AXA is concerned that the defendants are insolvent and that therefore any damages award will be an inadequate remedy.

[14]     I accept that the balance of convenience favours AXA.  That might not have been the case had all the rental income received by the fifth defendant been paid to AXA’s solicitors in trust without deduction for claimed credits.   The defendants apparently chose not to challenge the Property Law Act notices of default in a legal forum but are entering into arrangements without AXA’s consent.  The arrangements the defendants have entered into appear on their face to be odd and at the least raise an issue as to whether the defendants are seeking to subvert AXA’s rights under its securities.   The information about the insurance application, if correct, is also of concern.   In light of the unpaid rates and insurance (if correct), and that there is presently an insolvency application before the Court concerning a debt to the Fire Service, there is a real risk that damages will be an inadequate remedy.
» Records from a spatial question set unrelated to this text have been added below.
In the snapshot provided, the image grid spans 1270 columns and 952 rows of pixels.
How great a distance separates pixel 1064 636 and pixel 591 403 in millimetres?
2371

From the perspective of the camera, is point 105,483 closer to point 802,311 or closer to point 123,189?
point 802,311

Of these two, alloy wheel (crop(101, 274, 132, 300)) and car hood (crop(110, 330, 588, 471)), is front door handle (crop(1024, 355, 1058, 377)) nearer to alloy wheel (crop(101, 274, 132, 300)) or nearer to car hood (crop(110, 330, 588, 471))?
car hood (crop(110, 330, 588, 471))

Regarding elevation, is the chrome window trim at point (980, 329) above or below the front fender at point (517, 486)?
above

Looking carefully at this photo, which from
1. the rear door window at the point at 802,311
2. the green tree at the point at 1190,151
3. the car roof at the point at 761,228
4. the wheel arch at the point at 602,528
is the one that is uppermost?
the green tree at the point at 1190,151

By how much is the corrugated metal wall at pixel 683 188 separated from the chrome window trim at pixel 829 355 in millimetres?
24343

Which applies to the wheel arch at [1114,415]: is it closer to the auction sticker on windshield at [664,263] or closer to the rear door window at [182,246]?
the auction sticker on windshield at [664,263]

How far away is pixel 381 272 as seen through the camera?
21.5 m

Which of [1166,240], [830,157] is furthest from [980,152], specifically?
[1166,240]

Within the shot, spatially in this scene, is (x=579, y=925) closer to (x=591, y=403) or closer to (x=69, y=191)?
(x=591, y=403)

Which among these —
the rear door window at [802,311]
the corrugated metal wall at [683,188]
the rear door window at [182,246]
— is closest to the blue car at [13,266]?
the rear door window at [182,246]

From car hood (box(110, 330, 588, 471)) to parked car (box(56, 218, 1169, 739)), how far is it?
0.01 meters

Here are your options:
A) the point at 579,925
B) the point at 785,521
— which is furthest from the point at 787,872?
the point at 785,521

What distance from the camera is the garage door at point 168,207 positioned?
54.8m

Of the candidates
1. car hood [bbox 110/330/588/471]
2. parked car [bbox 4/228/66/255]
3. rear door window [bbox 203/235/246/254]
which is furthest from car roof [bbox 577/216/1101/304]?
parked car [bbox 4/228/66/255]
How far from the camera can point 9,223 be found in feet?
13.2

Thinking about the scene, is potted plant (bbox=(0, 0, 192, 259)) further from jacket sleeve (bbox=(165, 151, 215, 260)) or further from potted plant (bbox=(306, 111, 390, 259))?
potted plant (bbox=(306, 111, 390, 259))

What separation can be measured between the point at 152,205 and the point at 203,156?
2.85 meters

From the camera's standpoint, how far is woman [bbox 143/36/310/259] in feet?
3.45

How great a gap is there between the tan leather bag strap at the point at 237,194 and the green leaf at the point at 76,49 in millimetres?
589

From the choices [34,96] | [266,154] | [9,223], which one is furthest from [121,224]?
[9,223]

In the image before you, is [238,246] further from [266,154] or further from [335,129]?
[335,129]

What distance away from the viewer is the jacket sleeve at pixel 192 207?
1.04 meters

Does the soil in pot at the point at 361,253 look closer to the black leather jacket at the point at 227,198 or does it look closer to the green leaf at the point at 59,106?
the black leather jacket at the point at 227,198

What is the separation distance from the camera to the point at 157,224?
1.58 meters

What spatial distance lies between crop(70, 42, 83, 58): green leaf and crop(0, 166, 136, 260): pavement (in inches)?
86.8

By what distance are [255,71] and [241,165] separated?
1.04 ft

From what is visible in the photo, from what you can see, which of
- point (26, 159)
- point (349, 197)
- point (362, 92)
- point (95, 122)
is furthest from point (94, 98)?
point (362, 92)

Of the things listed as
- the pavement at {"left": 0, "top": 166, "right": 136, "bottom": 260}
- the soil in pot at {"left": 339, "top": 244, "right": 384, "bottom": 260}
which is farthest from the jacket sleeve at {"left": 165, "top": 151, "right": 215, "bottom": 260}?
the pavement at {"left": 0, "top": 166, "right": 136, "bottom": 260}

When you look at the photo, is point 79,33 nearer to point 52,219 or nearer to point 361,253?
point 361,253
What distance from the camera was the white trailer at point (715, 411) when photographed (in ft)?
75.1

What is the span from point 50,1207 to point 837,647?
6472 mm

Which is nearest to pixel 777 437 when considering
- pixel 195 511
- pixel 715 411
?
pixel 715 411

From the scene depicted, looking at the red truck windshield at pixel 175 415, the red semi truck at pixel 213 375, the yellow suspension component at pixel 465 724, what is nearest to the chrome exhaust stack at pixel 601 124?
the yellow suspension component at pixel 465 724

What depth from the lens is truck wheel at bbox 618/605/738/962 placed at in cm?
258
[15]     In contrast, the defendants are less likely to suffer irreparable harm if the receivers are permitted to run the business pending the hearing of the summary judgment application.  Refinancing negotiations can continue.

[16]     Accordingly  I  make  the  orders  sought  at  paragraphs 1(a)  and  (b)  of  the interim injunction application which are as follows:

a)       Granting an interim injunction against the first defendant, the second defendant and the fifth defendant restraining them, whether acting by themselves, through their directors or employees, or in any other way whatsoever, from assigning or purporting to assign the existing leases or creating additional sublease arrangements as between them for the apartments within the property at 10 Gilmer Terrace, Wellington (as comprised and more fully described in certificates of title WN9C/86 and WN46C/783 (both Wellington Land Registration District)) (“the Property”) without first having obtained the prior written consent of AXA as mortgagee;

b)Granting an interim injunction against the fifth defendant restraining it, whether acting by itself, through its directors or employees, or in any other way whatsoever, from asserting and/or retaining possession of the Property to the exclusion of AXA as mortgagee until further order of the Court.

[17] These orders are conditional on AXA filing an affidavit confirming the matters referred to at [11] above and are made on the basis that AXA will not unreasonably impede refinancing arrangements or cause harm to the operation of the day-to-day business. These orders apply until further order of the Court. For the avoidance of doubt these orders do not permit AXA to exercise its power of sale, the intention being that the business is to continue to operate pending the determination of the substantive proceeding. Leave is reserved to the parties to apply to vary or discharge the orders should that become necessary. AXA is entitled to costs.